Published online Jul 14, 2014. doi: 10.3748/wjg.v20.i26.8449
Revised: February 14, 2014
Accepted: March 12, 2014
Published online: July 14, 2014
Processing time: 251 Days and 9.4 Hours
There have been major developments in endoscopic imaging techniques in recent years. Endoscopes with high definition and magnification can provide high quality images that allow for the histological estimation of lesions in vivo and in situ when combined with ancillary enhancement techniques such as chromoendoscopy (CE) and virtual CE (narrow band imaging fujinon intelligent chromoendoscopy, or i-Scan). Despite the enormous potential for these advanced techniques, their value and feasibility in the clinic are still doubted, particularly in cases of colonic polyps that are slated for removal, where in vivo characterization may be deemed unnecessary. However, there are several advantages offered by such advanced endoscopic imaging. CE with or without magnification demonstrates highly accurate histology and invasion depth prediction, and virtual CE is a feasible and less cumbersome alternative to CE in terms of histological estimation, though not sufficiently accurate for depth invasion prediction. Furthermore, the supplementary information provided by advanced imaging systems can assist the endoscopist in the selection of a strategic approach, such as in deciding whether a colonic lesion should be resected, left in situ, or requires more intensive surgical treatment. Lastly, advanced high-resolution imaging techniques may be more cost effective, such that histopathology of low-risk lesions following resection can be eliminated. The results of these evaluations and comparisons with traditional CE are presented and discussed. Taken together, the benefits provided by these advanced capabilities justify their development, and advocates their use for the treatment and management of colonic polyps.

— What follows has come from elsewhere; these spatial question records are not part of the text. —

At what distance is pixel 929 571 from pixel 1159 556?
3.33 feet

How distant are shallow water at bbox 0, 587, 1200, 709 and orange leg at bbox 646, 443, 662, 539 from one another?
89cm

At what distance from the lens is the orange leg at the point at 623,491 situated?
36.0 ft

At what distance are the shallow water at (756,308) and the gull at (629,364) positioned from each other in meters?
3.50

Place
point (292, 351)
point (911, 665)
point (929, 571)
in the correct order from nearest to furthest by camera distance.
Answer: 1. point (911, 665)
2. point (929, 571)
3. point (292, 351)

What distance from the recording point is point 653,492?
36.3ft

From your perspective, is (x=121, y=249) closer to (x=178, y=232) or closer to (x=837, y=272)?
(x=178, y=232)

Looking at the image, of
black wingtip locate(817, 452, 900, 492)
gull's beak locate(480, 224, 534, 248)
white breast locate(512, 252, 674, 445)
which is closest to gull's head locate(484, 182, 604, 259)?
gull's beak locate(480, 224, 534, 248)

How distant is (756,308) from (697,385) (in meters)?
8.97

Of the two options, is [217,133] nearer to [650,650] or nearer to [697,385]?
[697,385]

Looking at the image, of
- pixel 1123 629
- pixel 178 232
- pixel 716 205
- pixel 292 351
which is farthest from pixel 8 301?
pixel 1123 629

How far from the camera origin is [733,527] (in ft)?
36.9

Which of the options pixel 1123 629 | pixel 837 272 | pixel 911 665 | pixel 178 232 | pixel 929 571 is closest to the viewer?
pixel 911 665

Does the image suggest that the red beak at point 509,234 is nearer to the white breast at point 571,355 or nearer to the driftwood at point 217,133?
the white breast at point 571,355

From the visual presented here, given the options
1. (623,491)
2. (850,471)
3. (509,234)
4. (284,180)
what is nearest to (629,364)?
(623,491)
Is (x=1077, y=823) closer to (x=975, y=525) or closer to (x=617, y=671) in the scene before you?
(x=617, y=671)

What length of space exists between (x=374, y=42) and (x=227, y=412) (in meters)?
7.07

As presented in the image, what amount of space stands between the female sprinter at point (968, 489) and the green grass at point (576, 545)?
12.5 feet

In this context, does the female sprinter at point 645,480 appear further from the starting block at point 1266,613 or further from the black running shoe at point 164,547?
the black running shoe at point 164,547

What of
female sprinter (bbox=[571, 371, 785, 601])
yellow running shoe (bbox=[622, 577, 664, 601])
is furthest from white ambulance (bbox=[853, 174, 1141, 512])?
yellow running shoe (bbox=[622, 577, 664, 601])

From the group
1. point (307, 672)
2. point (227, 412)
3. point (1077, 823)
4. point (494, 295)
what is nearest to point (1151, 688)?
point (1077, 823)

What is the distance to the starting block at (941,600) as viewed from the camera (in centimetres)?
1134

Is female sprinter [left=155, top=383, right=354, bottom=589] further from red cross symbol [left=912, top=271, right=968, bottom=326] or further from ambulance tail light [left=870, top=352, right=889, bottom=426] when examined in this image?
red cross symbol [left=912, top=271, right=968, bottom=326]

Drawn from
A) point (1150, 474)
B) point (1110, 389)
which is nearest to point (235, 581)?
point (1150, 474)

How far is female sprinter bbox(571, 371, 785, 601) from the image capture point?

Core tip: Endoscopic characterization of colonic polyps by “virtual histology” is a currently accessible tool for identification of lesion type, thus enabling endoscopists to determine optimal treatment strategies. Chromoendoscopy (CE) has shown high accuracy for differentiating polyp histologies (neoplastic vs non-neoplastic) and for estimating the depth of invasion. Furthermore, digital systems such as narrow band imaging are a viable alternative to CE regarding lesion characterization, ease of use, reversibility, and cleanliness.